> _Source text_

◆ ◆ ◆ ◆ ◆

“Reality is the leading cause of stress among those in touch with it.” When American writer and director Jane Wagner wrote that line she was being much more serious than most of the comedy routines she helped to craft with her partner Lilly Tomlin, and she most certainly was not thinking about health care reform. Yet it seems a more perfect observation could not be penned for post-PPACA America in early 2015.
There are more than enough stressors to go around. Most imminent among them is the upcoming Supreme Court hearing in King vs. Burwell. Plaintiffs contend that the law is clear and replete with consistent references that subsidies would not be made available to those states choosing to refuse to setup their own exchanges in favor or allowing the federal government to step in.
Defendants point to the enormous (some say “catastrophic”) effects of a ruling that upholds the law as written. Interestingly, most of the coverage over the last couple of months has focused on such table pounding rather than pounding the facts — an age-old lawyer’s dictum for what to do when the facts don’t favor your argument. Hopefully the Court will focus on what the law (and only the law) is — or is not.

◆ ◆ ◆ ◆ ◆

> _Your task_
In the passage on health care reform, which upcoming Supreme Court hearing is called the most imminent stressor? The data that follows is separate material, unrelated to the passage on health care reform.

◆ ◆ ◆ ◆ ◆

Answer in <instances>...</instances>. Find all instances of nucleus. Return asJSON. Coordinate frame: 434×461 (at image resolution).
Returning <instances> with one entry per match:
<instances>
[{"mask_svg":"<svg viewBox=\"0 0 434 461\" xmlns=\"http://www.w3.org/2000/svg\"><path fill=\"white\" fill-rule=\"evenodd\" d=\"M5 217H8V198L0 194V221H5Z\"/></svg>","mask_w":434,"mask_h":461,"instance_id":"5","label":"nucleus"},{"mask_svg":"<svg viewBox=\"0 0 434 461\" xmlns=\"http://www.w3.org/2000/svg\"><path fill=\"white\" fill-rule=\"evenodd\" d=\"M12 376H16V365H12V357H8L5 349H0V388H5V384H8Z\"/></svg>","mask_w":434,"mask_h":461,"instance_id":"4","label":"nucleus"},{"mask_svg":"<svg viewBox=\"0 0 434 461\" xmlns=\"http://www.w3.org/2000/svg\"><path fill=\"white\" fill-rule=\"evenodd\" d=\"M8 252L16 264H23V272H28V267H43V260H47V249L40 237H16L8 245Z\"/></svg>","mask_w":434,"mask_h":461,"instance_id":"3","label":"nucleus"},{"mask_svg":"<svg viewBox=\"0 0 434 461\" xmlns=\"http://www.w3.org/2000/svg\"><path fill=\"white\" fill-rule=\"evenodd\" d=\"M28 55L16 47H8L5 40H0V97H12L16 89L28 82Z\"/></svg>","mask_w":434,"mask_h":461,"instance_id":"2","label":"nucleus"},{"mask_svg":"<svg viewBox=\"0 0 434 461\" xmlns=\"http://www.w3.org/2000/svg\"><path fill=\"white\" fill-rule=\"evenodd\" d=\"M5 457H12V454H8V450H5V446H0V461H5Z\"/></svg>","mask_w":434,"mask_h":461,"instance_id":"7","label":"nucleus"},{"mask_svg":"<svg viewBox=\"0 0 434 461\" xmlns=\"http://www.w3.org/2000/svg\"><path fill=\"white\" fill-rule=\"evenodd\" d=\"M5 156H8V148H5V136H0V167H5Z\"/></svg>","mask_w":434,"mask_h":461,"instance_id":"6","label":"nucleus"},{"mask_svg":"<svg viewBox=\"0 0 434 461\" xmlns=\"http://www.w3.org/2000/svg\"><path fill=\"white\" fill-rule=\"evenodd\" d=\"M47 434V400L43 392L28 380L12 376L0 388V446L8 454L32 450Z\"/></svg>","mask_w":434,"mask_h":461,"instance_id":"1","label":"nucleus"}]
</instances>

◆ ◆ ◆ ◆ ◆

> _Output of the exercise_
King vs. Burwell